Biz Kürt meselesi söz konusu olduğunda sürekli IRA ve ETA örneklerine başvuruyoruz. Yüksek standartlı bir demokrasi modeline talip olduğumuz için bu yaklaşım anlamlı sayılabilir. Ancak, halihazırda bazı Güney Asya ülkelerinin bile gerisine düşme durumu söz konusu. Bir ara ortaya atılan ‘Tamil modeli’ artık telaffuz edilmiyor ama, Allah korusun gidişat o yöne meylediyor. Ayrıca, bizde de başka ülkelerde de, ayrılıkçı veya özerklik yanlısı hareketlere karşı izlenen politikalar, genel politik tablonun bir parçası mahiyetinde oluyor. Otoriter siyasete savrulan toplumlar bu tür hareket ve muhalefet çevrelerine karşı çözümü topyekün sindirmede görüyor.
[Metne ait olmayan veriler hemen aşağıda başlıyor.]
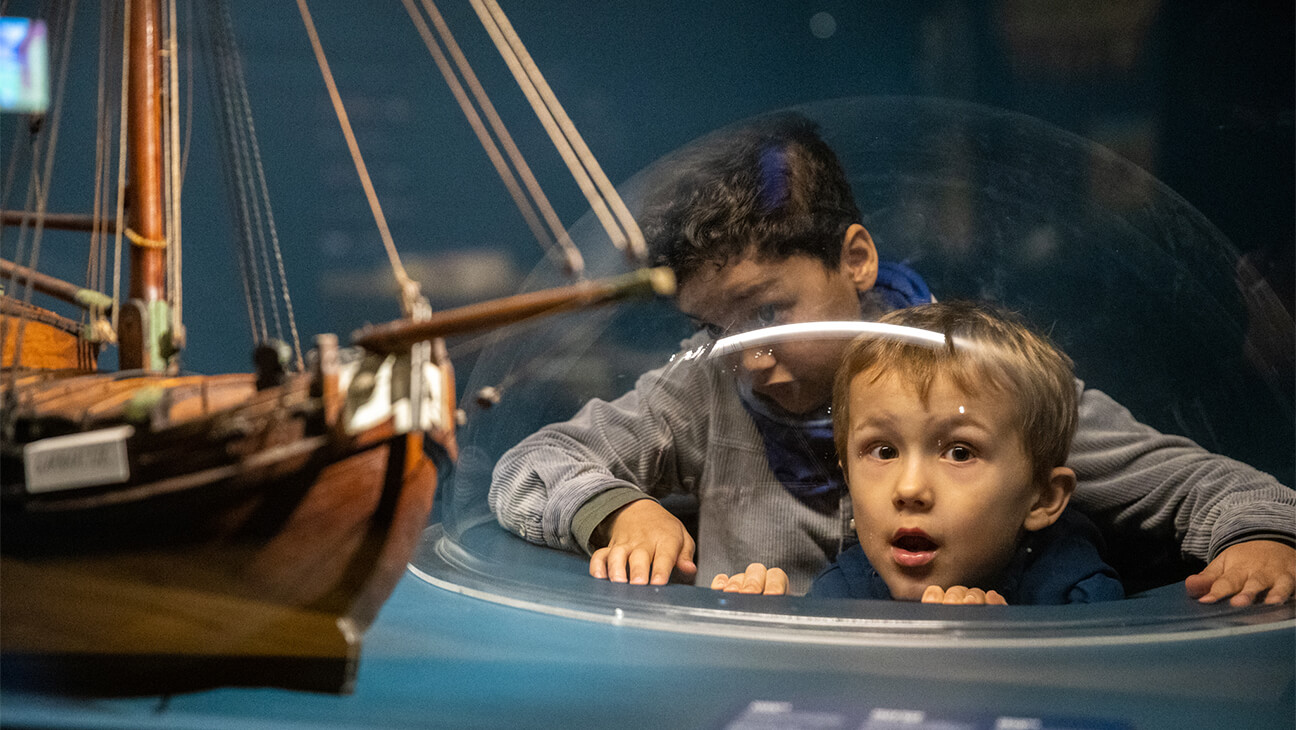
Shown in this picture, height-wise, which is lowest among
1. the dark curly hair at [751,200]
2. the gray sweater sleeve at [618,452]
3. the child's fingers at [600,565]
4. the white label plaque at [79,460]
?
the child's fingers at [600,565]

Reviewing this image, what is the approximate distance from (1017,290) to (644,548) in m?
0.37

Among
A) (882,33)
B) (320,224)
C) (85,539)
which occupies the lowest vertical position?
(85,539)

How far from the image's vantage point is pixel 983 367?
771 mm

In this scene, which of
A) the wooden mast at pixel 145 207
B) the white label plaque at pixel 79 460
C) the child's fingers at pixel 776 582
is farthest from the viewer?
the child's fingers at pixel 776 582

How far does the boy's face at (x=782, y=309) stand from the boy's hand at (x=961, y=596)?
0.17 metres

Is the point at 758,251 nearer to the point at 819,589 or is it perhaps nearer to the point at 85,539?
the point at 819,589

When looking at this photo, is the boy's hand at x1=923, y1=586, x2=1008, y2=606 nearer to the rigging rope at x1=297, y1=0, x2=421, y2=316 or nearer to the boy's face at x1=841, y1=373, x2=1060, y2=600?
the boy's face at x1=841, y1=373, x2=1060, y2=600

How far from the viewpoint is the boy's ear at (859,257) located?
829 millimetres

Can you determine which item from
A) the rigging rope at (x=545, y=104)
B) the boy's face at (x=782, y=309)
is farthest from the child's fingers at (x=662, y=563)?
the rigging rope at (x=545, y=104)

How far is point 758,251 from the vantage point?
811 mm

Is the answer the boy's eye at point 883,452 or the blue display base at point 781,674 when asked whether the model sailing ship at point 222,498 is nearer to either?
the blue display base at point 781,674

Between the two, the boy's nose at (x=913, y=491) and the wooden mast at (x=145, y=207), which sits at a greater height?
the wooden mast at (x=145, y=207)

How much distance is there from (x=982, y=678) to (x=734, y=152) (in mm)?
446

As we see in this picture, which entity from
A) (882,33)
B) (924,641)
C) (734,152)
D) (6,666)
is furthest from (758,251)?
(6,666)
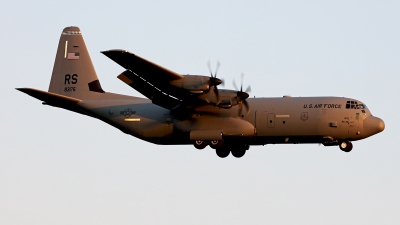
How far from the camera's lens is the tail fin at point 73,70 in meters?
39.0

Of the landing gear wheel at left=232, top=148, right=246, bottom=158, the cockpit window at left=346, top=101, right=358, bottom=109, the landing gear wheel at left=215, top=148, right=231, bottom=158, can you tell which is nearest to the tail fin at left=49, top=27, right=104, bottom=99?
the landing gear wheel at left=215, top=148, right=231, bottom=158

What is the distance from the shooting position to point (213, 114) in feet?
117

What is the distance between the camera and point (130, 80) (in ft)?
113

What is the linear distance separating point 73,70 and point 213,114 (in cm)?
793

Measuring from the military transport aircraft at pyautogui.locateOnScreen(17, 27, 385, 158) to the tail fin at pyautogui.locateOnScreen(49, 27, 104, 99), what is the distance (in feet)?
3.88

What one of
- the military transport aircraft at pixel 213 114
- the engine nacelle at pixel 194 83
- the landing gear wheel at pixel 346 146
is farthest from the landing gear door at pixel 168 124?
the landing gear wheel at pixel 346 146

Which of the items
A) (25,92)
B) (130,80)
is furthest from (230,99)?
(25,92)

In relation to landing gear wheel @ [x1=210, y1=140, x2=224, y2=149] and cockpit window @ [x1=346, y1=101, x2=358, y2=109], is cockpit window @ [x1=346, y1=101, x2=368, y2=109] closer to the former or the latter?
cockpit window @ [x1=346, y1=101, x2=358, y2=109]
Çünkü, siyaseti, ‘mutlak güç ile idare etmek’ olarak tanımlayanlar, önlerindeki her engeli silindir gibi dümdüz etme hevesine kapılıyorlar. Sindirme siyasetlerinin arkasından daha katı baskı düzenleri geliyor. Bir başarı öyküsü gibi sunulan ‘Tamil modeli’, Sri Lanka’nın giderek daha fazla baskıcı hale gelen Başkan Rajapaksa’nın iktidarının eseriydi ve 2009’da Tamil hareketi bastırıldıktan sonra, ülkede son derece otoriter bir ‘Rajapaksa güvenlik rejimi’ hâkimiyetini daha da pekiştirdi.

Zafer sarhoşluğu
Şimdilerde, Suriye’ye demokrasi vaazı veren BM Genel Sekreteri, Sri Lanka ‘zafer’ini ilan ettiği günlerde ülkeye yaptığı ziyarette, zafer sarhoşluğu içindeki Rajapaksa tarafından snobe edilmişti. Moon, önce Başkent Colombo’da görüşmek yerine, zafer kutlamaları yapılan iki saat uzaklıktaki Kandy’e çağrılmış, sonra da bir otel odasında saatlerce bekletilmişti (Gordon Weiss, The Cage-The Fight for Sri Lanka, 2011). İşin bu kısmı, uluslararası kurum ve siyasetlerin ne ölçüde demokrasi destekçisi olduğunun tartışılmasını gerektiriyor.
Seçim bizim, IRA, ETA ve hatta özerklik yanlısı hareketler ile müzakere eden Batı dışı örnekler gibi bir müzakere sürecini başlatmak hâlâ mümkün veya mümkün olmalı, aksi takdirde işin ucunda Sri Lanka’ya benzemek var.